» **ARBEITSANWEISUNGEN**
(1) Nenne alle Personen, die im Artikel über Jens Bullerjahns Rückzug aus der Politik mit Vor- und Nachnamen vorkommen.
(2) Führe den Artikel über Jens Bullerjahns Rückzug aus der Politik nach seinem letzten Satz fort.

Jens Bullerjahn will im März 2016 mit der Politik Schluss machen - und nur noch Zeit für sich haben.

Von Jens Schmidt 01.10.2015, 01:01

Magdeburg l Wenn SPD-Chefin Katrin Budde ihre Wahlkampfmannschaft aufstellt, ist Bullerjahn nicht mehr dabei. „Plane ohne mich“, hat er ihr schon vor einigen Wochen gesagt. Eigentlich wollte er irgendwann in den nächsten Wochen zu einer Presserunde einladen und es offiziell verkünden. Nun war es doch schon durchgesickert.

Wenn nach der Landtagswahl im Frühjahr eine neue Regierung startet, packt der 53-Jährige im Finanzministerium seine Aktentasche und fährt nach Hause – ins mansfeldische Ahlsdorf.

» **DATEN**
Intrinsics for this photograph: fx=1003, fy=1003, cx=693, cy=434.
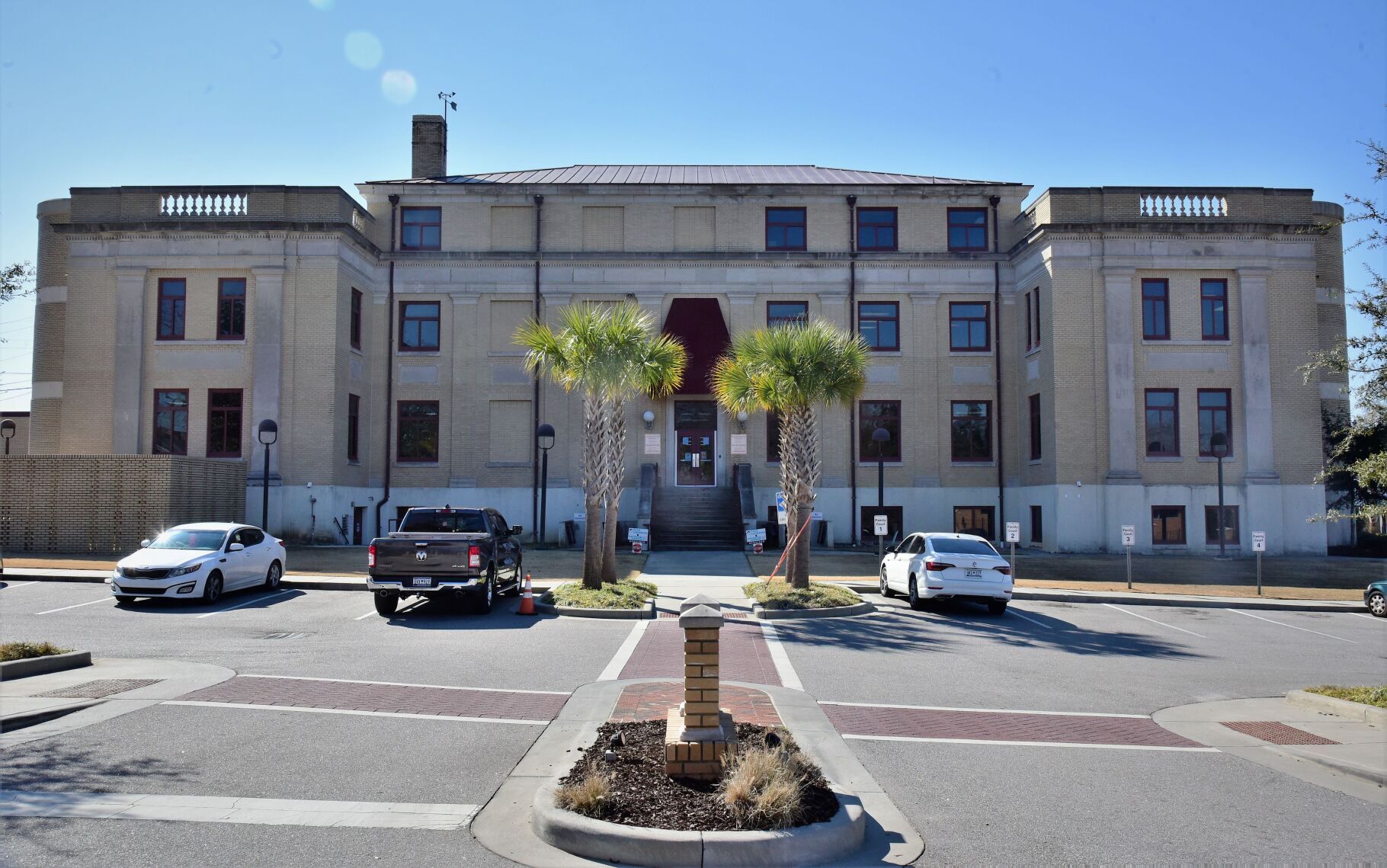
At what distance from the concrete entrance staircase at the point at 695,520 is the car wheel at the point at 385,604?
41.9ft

* * *

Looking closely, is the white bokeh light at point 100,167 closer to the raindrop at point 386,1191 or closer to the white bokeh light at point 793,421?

» **GEORDNETE ERGEBNISSE**
(1) Jens Bullerjahn, Jens Schmidt, Katrin Budde

(2)
Bullerjahn wirkt aufgeräumt, locker – fast ein bisschen erleichtert, wenn er über seinen Rückzug spricht. Auch wenn der Sohn eines Bergmanns nie ein feiner war, aus Eisen war er auch nicht. Als er 2011 das zweite Mal beim Versuch, Ministerpräsident zu werden, scheiterte, dachte er schon kurz ans Aufhören. Die heftigen Auseinandersetzungen mit den Unis – denen er finanziell an den Kragen wollte – der ewige Streit um Theater, Lehrerstellen und zuletzt um die IBG haben Spuren hinterlassen.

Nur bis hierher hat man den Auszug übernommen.